## INFORMATION PROVIDED:

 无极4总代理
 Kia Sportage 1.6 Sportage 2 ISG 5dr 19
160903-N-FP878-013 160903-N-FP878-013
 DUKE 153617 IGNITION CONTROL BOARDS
---
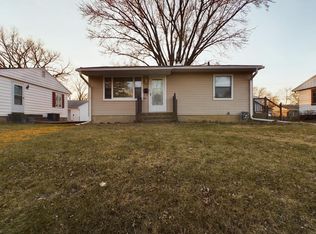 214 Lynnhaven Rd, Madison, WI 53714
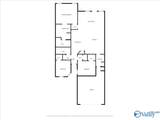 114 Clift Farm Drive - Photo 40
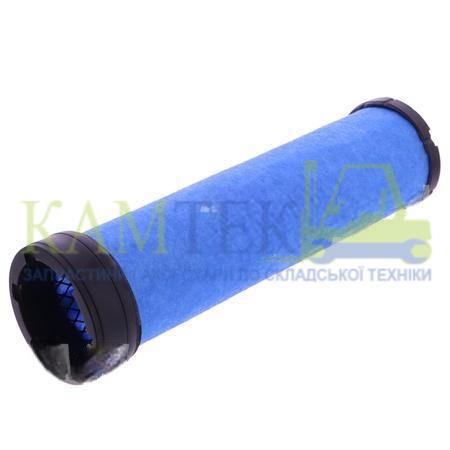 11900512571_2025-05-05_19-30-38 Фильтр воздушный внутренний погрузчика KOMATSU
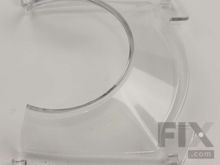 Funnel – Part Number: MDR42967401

## WHAT YOU SHOULD DO:
Copy the data starting at the line that has "214 Lynnhaven Rd, Madison, WI 53714" and stopping after the line that has "Funnel – Part Number: MDR42967401", with both of those lines included. Leave the pictures out.

## SOLUTION FOR THIS PROBLEM:
 214 Lynnhaven Rd, Madison, WI 53714
 114 Clift Farm Drive - Photo 40
 11900512571_2025-05-05_19-30-38 Фильтр воздушный внутренний погрузчика KOMATSU
 Funnel – Part Number: MDR42967401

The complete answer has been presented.